(Beginning of Reading passage)

# pics of quwhees widebody wanted



## Guest (Feb 18, 2003)

*Need Pics Of Quwhees Widebody Kit*

hey can anyone having pics of the quwhees widebody kit post pics, theres only a few available online maybe you guys have more thanks


----------



## Guest (Feb 18, 2003)

hey can anyone having pics of the quwhees widebody kit post pics, theres only a few available online maybe you guys have more thanks


----------



## Guest (Feb 18, 2003)

*quwhees widebody pics*

hey can anyone having pics of the quwhees widebody kit post pics, theres only a few available online maybe you guys have more thanks


----------



## LIUSPEED (May 29, 2002)

do a search.. there are alot of it on the boards.


----------



## HKS20DET (Nov 8, 2002)

u must need these pics real bad cause this is the 3 time ive seen this posted!


----------



## myoung (Apr 15, 2002)

Please watch the topic area you are posting in.... (moved to cosmetics section from NPM section)


----------



## PrOxLaMuS© (Aug 11, 2002)

how many fucking times do you have to ask this? 
I have counted 3 times now... in just the Cosmetic Mods/Show Forum!!

Just once... otherwise SEARCH man.... its not that hard


----------



## samo (Apr 30, 2002)

You have just made me spend a fair amount of time merging your _three identical threads_ into one. Don't crosspost, don't multiple-post. It's not that hard.


----------



## dry (Oct 21, 2002)

http://cgi.ebay.com/ebaymotors/ws/eBayISAPI.dll?ViewItem&item=2403713951&category=6766

Try that on for size SUCKA...

And next time I wont be so nice and I'll rub my nut sack on your face BIATCH


----------



## Guest (Feb 18, 2003)

(End of Reading passage)
(Beginning of Dataset entries)

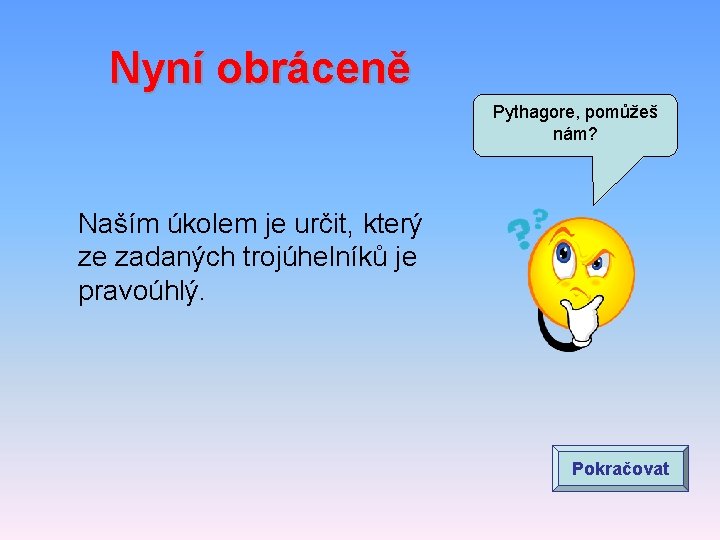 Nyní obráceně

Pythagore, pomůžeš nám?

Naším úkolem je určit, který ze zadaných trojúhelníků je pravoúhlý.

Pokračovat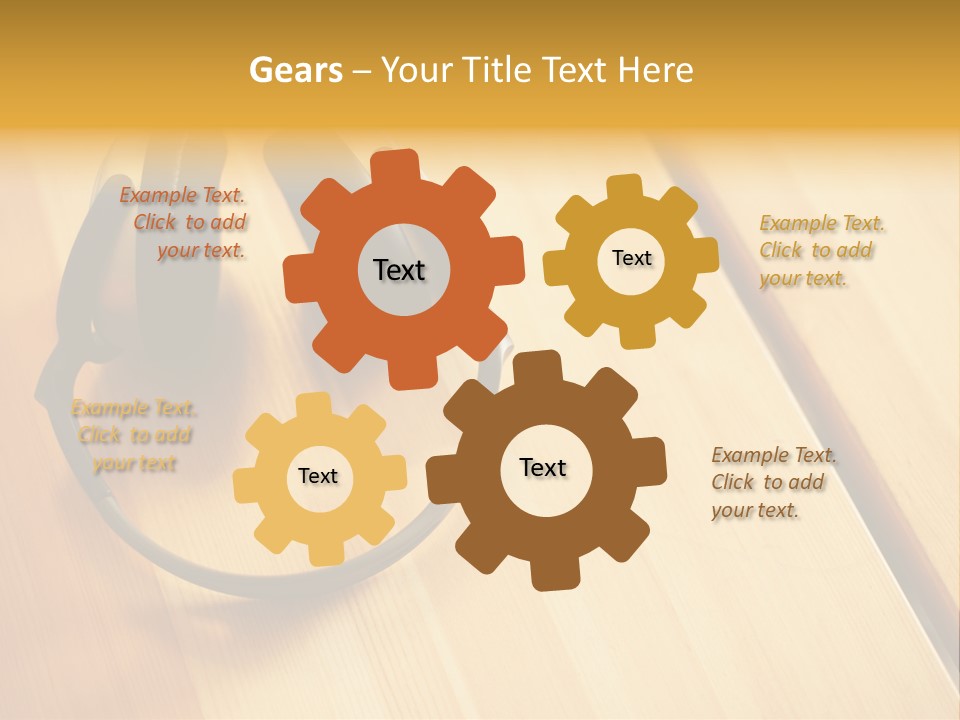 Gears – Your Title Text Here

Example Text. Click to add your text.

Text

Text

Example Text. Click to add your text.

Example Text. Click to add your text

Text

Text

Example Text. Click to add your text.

(End of Dataset entries)

- _Task goal_
Reproduce the entire forum thread requesting Quwhees widebody kit pictures, word for word and unchanged.

- _Written solution_
# pics of quwhees widebody wanted



## Guest (Feb 18, 2003)

*Need Pics Of Quwhees Widebody Kit*

hey can anyone having pics of the quwhees widebody kit post pics, theres only a few available online maybe you guys have more thanks


----------



## Guest (Feb 18, 2003)

hey can anyone having pics of the quwhees widebody kit post pics, theres only a few available online maybe you guys have more thanks


----------



## Guest (Feb 18, 2003)

*quwhees widebody pics*

hey can anyone having pics of the quwhees widebody kit post pics, theres only a few available online maybe you guys have more thanks


----------



## LIUSPEED (May 29, 2002)

do a search.. there are alot of it on the boards.


----------



## HKS20DET (Nov 8, 2002)

u must need these pics real bad cause this is the 3 time ive seen this posted!


----------



## myoung (Apr 15, 2002)

Please watch the topic area you are posting in.... (moved to cosmetics section from NPM section)


----------



## PrOxLaMuS© (Aug 11, 2002)

how many fucking times do you have to ask this? 
I have counted 3 times now... in just the Cosmetic Mods/Show Forum!!

Just once... otherwise SEARCH man.... its not that hard


----------



## samo (Apr 30, 2002)

You have just made me spend a fair amount of time merging your _three identical threads_ into one. Don't crosspost, don't multiple-post. It's not that hard.


----------



## dry (Oct 21, 2002)

http://cgi.ebay.com/ebaymotors/ws/eBayISAPI.dll?ViewItem&item=2403713951&category=6766

Try that on for size SUCKA...

And next time I wont be so nice and I'll rub my nut sack on your face BIATCH


----------



## Guest (Feb 18, 2003)